The problem then with Ethereum is less about the fact that gas fees exist, but instead that gas fees are TOO high. They’re so high that they are limiting the upside for the people who control the chain. 

If gas fees are high because of limited network resources, then the solution is obvious; Increase network resources. L2s accomplish this by giving users a place to send their transactions instead of the main network (main net) where they can be processed. The results of those transactions can then be broadcast down into the main network, Ethereum. 

Simply put — L2s are a way of NOT using Ethereum. Why, then, is the L2 narrative one of the successful solving of Ethereum’s problems, rather than a critical look at this solution’s temporary nature?
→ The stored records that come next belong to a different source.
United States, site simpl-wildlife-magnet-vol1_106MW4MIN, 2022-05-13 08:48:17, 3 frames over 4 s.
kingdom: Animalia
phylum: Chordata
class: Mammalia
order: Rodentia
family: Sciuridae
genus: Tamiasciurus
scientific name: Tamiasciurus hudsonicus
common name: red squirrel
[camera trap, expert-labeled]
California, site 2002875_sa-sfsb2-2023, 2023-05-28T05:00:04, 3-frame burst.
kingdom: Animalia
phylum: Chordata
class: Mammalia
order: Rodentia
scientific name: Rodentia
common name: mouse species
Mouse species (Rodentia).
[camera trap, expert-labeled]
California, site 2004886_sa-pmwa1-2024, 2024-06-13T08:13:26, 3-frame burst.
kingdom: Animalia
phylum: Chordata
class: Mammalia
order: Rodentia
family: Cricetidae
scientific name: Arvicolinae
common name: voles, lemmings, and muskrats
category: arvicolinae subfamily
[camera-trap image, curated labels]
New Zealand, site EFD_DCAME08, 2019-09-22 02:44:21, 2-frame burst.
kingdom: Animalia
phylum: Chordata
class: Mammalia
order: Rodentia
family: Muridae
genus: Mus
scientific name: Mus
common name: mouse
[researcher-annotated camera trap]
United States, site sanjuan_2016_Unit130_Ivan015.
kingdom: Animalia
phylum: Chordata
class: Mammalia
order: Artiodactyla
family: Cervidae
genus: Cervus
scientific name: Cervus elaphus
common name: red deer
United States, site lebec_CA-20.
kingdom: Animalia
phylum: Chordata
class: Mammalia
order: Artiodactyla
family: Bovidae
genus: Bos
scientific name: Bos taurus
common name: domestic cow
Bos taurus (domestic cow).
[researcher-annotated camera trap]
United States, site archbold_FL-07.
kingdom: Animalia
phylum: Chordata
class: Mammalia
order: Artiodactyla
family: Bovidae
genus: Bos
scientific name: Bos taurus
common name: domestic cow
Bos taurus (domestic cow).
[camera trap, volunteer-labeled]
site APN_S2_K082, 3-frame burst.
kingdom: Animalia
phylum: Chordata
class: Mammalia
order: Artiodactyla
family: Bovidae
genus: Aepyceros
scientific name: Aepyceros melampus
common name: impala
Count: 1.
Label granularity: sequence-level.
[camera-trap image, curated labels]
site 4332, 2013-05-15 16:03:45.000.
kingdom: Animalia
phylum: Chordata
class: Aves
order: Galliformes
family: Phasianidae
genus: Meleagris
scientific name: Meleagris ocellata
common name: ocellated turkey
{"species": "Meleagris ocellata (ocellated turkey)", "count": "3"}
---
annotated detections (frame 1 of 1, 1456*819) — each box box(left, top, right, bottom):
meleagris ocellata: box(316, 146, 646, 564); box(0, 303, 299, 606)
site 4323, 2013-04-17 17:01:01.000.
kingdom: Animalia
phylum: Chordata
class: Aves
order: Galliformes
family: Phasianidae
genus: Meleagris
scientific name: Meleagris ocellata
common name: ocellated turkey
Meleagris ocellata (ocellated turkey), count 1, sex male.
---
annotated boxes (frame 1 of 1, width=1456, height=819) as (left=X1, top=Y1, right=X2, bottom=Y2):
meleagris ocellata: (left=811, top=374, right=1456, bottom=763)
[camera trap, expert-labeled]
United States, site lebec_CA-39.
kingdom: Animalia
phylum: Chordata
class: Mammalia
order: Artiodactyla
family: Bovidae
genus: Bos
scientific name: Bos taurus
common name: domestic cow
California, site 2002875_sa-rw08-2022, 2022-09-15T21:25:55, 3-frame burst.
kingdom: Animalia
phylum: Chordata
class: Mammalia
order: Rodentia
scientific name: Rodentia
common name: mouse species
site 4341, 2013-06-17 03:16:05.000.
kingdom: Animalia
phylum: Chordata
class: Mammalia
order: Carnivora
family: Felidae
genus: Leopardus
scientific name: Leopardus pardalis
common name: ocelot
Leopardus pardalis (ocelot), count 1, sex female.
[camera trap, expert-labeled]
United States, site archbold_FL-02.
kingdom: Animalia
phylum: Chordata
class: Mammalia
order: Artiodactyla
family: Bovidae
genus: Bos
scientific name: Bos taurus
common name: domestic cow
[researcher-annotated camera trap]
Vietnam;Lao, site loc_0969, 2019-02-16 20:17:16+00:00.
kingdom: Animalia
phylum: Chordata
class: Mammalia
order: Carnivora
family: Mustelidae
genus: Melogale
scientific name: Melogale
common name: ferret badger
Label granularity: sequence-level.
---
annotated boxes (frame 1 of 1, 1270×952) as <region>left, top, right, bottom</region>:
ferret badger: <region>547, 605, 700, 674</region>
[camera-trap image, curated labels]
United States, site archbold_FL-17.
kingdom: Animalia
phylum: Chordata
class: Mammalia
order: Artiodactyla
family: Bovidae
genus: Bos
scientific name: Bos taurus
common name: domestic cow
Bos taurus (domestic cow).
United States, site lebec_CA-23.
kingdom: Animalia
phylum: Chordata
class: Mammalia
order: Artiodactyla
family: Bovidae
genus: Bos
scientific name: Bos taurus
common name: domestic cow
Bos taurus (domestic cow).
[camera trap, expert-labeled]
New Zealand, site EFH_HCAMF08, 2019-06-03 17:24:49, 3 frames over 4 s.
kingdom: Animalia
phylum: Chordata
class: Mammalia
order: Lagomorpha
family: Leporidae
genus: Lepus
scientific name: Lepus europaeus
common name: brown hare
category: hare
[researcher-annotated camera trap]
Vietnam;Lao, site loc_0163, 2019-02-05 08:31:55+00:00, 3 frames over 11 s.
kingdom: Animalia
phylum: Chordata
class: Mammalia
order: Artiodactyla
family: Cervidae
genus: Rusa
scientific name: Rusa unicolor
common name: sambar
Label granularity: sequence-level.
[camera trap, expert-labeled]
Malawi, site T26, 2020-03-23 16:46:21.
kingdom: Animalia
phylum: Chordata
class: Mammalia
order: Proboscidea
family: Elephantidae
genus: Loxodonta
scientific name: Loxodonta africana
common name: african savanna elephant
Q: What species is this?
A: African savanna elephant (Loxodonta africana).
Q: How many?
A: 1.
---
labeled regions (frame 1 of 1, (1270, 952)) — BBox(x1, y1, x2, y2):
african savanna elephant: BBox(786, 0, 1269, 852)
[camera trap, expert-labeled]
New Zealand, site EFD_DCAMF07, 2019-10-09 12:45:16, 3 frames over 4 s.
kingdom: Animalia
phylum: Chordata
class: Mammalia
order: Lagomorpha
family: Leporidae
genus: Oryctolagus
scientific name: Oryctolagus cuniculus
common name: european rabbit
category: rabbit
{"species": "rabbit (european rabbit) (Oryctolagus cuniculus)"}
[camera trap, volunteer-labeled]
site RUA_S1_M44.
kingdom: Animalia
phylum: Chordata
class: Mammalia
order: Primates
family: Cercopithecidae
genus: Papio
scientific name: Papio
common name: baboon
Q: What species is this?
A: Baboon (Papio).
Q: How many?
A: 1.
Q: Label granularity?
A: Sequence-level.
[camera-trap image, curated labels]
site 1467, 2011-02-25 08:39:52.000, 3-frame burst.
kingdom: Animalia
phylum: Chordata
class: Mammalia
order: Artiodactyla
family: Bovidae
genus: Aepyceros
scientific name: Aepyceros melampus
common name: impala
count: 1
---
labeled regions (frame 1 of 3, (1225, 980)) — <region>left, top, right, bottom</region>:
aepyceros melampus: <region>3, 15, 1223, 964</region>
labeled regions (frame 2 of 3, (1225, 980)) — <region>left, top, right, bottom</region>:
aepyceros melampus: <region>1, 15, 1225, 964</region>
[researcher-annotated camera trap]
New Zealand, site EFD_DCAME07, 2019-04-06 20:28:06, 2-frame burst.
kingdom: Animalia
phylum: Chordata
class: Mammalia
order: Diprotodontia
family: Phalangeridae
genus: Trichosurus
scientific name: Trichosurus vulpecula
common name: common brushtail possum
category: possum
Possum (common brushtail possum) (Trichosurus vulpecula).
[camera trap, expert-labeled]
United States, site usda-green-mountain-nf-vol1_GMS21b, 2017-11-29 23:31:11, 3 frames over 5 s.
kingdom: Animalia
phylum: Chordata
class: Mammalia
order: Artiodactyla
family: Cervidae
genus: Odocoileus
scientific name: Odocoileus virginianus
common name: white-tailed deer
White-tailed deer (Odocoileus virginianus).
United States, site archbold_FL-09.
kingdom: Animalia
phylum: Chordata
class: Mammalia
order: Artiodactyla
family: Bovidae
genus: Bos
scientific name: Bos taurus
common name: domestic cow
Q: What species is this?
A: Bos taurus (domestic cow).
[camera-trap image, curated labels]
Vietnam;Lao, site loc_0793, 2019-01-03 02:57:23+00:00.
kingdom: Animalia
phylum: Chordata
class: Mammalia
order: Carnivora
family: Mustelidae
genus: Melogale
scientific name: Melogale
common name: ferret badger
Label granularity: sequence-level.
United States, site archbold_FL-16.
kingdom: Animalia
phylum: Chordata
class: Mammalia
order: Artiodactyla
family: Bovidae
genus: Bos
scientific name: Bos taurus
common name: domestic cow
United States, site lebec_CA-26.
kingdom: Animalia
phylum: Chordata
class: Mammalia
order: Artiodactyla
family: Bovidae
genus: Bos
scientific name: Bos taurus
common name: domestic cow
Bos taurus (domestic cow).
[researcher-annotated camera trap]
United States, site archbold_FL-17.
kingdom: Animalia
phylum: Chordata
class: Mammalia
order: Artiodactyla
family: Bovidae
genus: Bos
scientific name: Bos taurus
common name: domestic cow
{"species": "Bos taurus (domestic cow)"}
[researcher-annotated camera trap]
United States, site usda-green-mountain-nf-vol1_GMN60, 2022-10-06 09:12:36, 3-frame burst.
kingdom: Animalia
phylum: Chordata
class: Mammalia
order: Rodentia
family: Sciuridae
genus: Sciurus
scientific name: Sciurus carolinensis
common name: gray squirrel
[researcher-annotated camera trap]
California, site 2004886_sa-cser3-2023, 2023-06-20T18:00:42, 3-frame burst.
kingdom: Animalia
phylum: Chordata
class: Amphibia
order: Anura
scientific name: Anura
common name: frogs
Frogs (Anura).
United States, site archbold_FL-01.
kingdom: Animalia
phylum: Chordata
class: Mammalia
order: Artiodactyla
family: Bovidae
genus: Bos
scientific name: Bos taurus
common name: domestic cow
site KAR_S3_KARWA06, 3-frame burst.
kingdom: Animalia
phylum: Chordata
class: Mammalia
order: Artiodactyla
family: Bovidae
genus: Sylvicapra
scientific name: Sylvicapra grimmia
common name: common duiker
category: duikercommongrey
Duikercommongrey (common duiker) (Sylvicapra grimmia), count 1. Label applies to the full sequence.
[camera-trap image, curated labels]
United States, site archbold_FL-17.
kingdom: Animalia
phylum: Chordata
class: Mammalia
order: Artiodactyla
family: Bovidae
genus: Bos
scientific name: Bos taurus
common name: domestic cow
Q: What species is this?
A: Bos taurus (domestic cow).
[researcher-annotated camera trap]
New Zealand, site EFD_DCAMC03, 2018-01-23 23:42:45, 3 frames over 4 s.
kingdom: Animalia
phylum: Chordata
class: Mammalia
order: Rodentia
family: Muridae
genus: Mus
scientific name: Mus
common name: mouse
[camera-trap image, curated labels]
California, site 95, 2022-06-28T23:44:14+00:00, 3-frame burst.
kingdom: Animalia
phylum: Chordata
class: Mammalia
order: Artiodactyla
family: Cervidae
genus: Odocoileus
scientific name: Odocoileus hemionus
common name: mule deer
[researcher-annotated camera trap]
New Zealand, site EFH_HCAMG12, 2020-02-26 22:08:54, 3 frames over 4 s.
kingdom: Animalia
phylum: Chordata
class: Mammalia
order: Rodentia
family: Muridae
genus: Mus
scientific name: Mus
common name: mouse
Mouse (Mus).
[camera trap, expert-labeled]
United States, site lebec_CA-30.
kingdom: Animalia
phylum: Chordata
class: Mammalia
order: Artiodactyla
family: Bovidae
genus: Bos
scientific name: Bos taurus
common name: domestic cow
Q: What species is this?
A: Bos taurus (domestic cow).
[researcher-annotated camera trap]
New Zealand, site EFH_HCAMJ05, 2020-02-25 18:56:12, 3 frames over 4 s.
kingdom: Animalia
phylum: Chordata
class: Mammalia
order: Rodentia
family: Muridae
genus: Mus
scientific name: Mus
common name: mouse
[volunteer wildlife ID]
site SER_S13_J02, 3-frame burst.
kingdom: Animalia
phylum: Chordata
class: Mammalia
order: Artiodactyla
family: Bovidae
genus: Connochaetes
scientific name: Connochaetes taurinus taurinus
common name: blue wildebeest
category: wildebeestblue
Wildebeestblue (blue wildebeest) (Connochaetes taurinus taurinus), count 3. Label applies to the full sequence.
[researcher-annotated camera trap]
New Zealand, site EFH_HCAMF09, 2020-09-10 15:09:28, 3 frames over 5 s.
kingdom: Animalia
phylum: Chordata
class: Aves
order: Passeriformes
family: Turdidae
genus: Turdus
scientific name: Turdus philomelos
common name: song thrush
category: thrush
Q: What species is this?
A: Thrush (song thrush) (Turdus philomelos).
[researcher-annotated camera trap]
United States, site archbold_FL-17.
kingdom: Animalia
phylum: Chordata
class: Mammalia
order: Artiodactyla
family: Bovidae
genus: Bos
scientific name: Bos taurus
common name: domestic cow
The dominant approach in the crypto space has been to avoid speaking honestly about both the benefits and the limitations of the technologies we are developing. 

Instead, we act as though our existing solutions are perfect. Even though we can acknowledge when they need small improvements, it’s normal to see anyone who says anything more intensely critical as an enemy, someone uninformed who doesn’t know what they are talking about, someone just trying to pump their own bag.

Incentives matter

Whenever you see a very one-sided narrative being put forward, especially when there is a lot of money on the line, this is an indication that something isn’t right. There’s almost always two sides to every story, especially when that story is about a solution to a problem. It’s crucial to approach such narratives with a discerning eye and critically evaluate the motivations behind each side of any argument to develop a well-rounded understanding of the issue at hand.

In the context of Ethereum and layer-2 solutions, it’s important to keep in mind that different parties have their own incentives to either promote or criticize these technologies. 

On the one hand, there are those who have a vested interest in promoting layer-2s as the ultimate solution to Ethereum’s scalability issues; these individuals are likely to be Ethereum proponents or developers involved in creating and maintaining L2 projects. On the other hand, there are those who stand to gain from criticizing Ethereum and its scaling solutions, such as competitors in the blockchain space or individuals who have invested in rival platforms.

If L2 solutions were seen as temporary workarounds rather than real solutions, users, developers, and investors might become less inclined to participate in or support layer-2 projects. 

And while this would obviously hinder the growth and development of L2s, this lack of confidence in the real L2 narrative could actually prompt individuals to seek out alternative solutions, including new blockchain platforms, that offer genuine fixes to scalability and other issues faced by the Ethereum network. In other words, acknowledging the truth would be more beneficial long term to Ethereum than denying it. 

The point here is not that L2s and going off of Ethereum to do your transactions are bad ideas. But if no one talks about what L2s do accurately (and that’s obviously because there are no incentives to do so), then real solutions to Ethereum’s issues will not be found — because no one will even be looking for them.